Clearing the Pipeline Jungle with FeatureTransforms.jl
2021-07-28, 12:30–12:40 (UTC), Purple

The prevalence of glue code in feature engineering pipelines poses many problems in conducting high-quality, scalable research. In worst-case scenarios, the technical debt racked up by overgrown “pipeline jungles” can preclude further development and grind promising projects to a halt [1]. This talk will show how the FeatureTransforms.jl package can help make feature engineering a more sustainable practice for users without sacrificing the flexibility they desire.

Feature engineering is an essential component in all machine learning and data science workflows. It is often an exploratory activity in which the pipeline for a particular set of features tends to be developed iteratively as new data or insights are incorporated.

As the feature complexity grows over time it is very common for code to devolve into unwieldy “pipeline jungles” [1], which pose multiple problems to developers. They are often brittle, with highly-coupled operations that make it increasingly difficult to make isolated changes. The over-entanglement of such pipelines also means they are difficult to unit test and debug effectively, making them particularly error-prone. Since adding to this complexity is often easier than investing in refactoring it, pipeline jungles tend to be more susceptible to incurring technical debt over time, which can impact the project’s long-term success.

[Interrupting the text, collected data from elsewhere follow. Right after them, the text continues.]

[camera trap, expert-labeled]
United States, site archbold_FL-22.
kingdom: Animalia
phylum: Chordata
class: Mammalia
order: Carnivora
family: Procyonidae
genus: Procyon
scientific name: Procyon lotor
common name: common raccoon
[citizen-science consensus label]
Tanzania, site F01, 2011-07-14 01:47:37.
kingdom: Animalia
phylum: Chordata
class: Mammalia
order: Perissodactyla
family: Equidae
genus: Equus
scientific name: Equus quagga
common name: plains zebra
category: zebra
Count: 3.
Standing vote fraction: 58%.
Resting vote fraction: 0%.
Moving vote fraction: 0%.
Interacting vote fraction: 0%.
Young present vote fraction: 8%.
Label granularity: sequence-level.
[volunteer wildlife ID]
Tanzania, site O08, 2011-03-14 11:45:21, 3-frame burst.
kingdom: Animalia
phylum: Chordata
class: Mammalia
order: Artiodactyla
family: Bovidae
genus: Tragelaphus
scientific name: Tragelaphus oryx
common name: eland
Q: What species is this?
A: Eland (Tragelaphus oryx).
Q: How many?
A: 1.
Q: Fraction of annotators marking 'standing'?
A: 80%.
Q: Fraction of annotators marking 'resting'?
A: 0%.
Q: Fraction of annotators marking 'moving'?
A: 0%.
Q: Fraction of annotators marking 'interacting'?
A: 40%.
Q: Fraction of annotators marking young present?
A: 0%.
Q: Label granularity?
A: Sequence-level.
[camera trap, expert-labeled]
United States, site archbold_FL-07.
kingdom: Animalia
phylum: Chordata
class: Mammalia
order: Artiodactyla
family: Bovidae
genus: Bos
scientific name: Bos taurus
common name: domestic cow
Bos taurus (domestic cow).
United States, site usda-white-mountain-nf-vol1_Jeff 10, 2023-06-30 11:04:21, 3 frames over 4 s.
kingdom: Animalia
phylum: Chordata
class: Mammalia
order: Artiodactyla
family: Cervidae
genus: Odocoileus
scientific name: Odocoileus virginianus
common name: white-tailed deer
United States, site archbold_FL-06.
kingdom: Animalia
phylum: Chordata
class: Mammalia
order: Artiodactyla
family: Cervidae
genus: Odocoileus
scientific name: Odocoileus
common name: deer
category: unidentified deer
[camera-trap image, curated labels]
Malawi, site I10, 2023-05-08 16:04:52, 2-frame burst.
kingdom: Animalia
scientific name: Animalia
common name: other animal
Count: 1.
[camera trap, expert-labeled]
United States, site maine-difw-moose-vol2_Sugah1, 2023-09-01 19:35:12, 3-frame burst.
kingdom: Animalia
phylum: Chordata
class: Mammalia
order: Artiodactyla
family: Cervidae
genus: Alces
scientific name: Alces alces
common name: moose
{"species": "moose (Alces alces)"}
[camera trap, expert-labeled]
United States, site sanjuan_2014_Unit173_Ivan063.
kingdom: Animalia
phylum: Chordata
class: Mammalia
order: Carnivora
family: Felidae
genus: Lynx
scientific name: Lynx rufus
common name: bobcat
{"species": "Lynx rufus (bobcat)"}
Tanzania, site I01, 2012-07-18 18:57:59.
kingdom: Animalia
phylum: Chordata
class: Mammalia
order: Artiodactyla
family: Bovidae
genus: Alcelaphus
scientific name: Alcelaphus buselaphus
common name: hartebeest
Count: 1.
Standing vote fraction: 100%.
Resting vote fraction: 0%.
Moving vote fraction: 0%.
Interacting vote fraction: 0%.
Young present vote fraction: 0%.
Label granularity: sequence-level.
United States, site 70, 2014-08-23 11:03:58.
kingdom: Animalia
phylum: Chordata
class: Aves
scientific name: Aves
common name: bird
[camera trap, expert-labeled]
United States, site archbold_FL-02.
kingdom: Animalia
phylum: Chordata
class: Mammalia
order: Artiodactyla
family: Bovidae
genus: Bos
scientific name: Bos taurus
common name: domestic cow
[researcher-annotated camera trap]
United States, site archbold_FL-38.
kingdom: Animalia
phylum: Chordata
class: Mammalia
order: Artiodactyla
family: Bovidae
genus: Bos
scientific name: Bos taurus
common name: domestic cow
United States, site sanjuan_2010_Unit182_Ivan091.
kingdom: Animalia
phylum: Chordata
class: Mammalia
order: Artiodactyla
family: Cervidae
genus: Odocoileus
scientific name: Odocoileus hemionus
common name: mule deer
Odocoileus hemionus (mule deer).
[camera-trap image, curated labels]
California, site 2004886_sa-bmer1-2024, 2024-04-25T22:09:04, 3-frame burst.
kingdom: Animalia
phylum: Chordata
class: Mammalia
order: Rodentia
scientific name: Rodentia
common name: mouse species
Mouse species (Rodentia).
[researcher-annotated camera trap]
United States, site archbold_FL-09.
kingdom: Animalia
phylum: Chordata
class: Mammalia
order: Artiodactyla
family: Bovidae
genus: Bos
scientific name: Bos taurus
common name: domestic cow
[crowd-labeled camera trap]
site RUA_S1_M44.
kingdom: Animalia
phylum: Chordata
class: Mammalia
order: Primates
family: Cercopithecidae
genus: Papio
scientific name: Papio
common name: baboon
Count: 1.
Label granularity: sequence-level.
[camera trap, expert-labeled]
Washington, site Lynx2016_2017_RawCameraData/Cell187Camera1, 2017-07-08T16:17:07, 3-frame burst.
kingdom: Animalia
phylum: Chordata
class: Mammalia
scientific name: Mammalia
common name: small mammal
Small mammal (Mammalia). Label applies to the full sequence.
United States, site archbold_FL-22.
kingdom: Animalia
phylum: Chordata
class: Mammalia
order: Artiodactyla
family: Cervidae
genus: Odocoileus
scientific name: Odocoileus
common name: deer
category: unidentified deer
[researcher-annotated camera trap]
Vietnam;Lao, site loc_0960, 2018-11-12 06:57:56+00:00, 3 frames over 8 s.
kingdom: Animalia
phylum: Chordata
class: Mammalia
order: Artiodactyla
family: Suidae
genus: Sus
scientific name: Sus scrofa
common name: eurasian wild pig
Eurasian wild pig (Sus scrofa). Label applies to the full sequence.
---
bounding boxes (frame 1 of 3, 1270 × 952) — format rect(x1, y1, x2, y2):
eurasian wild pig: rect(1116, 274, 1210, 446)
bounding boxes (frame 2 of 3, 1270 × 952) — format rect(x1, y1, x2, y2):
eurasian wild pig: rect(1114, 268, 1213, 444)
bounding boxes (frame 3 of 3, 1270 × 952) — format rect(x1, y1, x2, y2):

In this talk, we will showcase some of the key features of the FeatureTransforms.jl package, such as the composability, reusability, and performance of common transform operations, that were designed to help mitigate the problems in our own pipeline jungles..

FeatureTransforms.jl is conceptually different from other widely-known packages that provide similar utilities for manipulating data, such as DataFramesMeta.jl, DataKnots.jl, and Query.jl. These packages provide methods for composing relational operations to filter, join, or combine structured data. However, a query-based syntax or an API that only supports one type are not the most suitable for composing the kinds of mathematical transformations, such as one-hot-encoding, that underpin most (non-trivial) feature engineering pipelines, which this package aims to provide.

The composability of transforms reflects the practice of piping the output of one operation to the input of another, as well as combining the pipelines of multiple features. Reusability is achieved by having native support for the Tables and AbstractArray interfaces, which includes tables such as DataFrames, TypedTables, LibPQ.Result, etc, and arrays such as AxisArrays, KeyedArrays, and NamedDimsArrays. This flexible design allows for performant code that should satisfy the needs of most users while not being restricted to (or by) any one data type.

[1] Sculley, David, et al. "Hidden technical debt in machine learning systems." Advances in neural information processing systems 28 (2015): 2503-2511.

I'm a Research Software Engineer at InveniaLabs, UK.
Interested in the application of Julia for scalable, sustainable, research.